• _Short exercise_
Return each line below that contains the string "nearer". Case counts.

• _Dataset records_
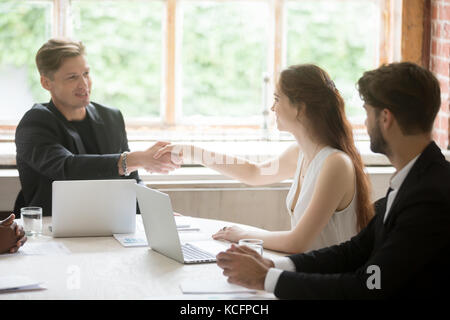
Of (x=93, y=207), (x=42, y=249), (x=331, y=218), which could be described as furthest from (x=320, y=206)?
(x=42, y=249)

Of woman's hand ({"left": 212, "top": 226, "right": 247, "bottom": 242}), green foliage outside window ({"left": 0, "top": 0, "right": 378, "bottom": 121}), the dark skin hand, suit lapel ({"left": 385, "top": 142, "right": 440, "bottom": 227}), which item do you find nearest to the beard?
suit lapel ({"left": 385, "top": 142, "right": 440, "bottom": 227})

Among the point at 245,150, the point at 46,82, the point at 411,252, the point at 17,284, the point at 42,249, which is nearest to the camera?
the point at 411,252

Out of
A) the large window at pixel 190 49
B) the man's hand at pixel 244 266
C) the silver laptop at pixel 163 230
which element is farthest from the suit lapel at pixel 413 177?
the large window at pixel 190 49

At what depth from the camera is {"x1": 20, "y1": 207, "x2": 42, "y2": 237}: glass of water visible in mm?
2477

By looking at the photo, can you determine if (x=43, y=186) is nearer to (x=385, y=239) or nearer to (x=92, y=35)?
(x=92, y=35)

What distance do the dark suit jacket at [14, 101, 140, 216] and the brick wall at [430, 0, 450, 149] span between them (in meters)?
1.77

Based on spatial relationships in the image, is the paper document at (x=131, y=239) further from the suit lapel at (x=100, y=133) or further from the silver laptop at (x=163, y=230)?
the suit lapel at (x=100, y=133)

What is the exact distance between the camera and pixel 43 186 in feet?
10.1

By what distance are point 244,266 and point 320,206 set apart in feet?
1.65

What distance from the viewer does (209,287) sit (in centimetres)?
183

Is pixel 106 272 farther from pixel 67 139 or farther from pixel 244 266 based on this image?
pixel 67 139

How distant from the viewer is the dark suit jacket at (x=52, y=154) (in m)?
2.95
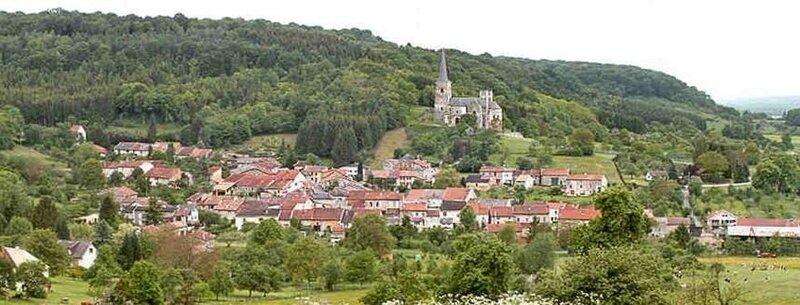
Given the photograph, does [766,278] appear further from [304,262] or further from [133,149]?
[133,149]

...

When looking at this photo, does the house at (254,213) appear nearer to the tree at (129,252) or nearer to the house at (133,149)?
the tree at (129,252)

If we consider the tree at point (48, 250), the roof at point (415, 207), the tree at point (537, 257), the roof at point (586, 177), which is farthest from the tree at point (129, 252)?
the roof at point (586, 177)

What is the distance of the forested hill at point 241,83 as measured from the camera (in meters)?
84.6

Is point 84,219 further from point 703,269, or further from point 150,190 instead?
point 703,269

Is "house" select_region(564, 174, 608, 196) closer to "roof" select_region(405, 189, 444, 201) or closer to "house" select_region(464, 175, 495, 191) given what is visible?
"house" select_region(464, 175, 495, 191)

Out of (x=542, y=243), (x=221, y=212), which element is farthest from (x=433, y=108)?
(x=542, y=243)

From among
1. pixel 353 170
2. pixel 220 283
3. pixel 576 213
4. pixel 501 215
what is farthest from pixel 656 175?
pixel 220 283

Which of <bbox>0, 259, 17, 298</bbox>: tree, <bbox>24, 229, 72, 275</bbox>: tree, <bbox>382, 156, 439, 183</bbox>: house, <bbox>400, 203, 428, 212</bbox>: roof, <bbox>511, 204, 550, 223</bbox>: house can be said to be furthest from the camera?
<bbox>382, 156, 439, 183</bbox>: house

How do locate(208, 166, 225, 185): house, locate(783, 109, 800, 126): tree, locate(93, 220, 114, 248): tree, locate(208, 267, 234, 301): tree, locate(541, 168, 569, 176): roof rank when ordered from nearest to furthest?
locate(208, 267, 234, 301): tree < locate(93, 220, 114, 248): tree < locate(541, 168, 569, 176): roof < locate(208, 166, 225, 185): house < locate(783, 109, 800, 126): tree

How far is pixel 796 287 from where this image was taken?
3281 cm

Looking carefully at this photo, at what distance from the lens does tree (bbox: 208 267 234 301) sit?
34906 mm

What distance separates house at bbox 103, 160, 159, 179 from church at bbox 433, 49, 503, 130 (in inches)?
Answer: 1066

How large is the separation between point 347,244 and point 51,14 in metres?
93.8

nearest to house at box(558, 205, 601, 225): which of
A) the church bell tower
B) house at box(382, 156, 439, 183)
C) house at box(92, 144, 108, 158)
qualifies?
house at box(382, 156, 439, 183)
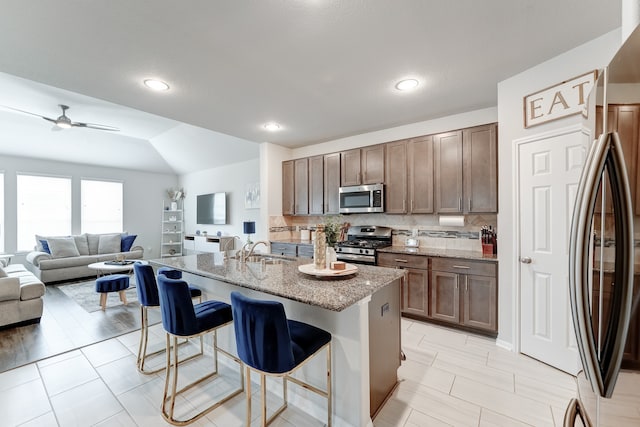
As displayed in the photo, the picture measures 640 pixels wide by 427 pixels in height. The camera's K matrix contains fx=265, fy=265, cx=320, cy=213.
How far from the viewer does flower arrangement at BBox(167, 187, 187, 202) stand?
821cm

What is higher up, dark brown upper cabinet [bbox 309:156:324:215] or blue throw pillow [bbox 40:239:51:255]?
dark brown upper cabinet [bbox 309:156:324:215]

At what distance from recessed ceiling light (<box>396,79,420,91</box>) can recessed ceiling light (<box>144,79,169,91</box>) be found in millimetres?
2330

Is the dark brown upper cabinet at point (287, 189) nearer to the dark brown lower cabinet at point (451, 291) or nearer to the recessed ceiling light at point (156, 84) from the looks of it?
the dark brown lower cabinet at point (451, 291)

• _Output of the task_
By looking at the photo, can you determine if (x=43, y=186) is nearer to (x=385, y=239) or nearer to (x=92, y=35)?
When looking at this photo, does the house at (254,213) appear nearer to the tree at (129,252) or nearer to the house at (133,149)?
Is the dark brown upper cabinet at point (287, 189) nearer to the dark brown lower cabinet at point (451, 291) or nearer to the recessed ceiling light at point (156, 84) from the looks of it?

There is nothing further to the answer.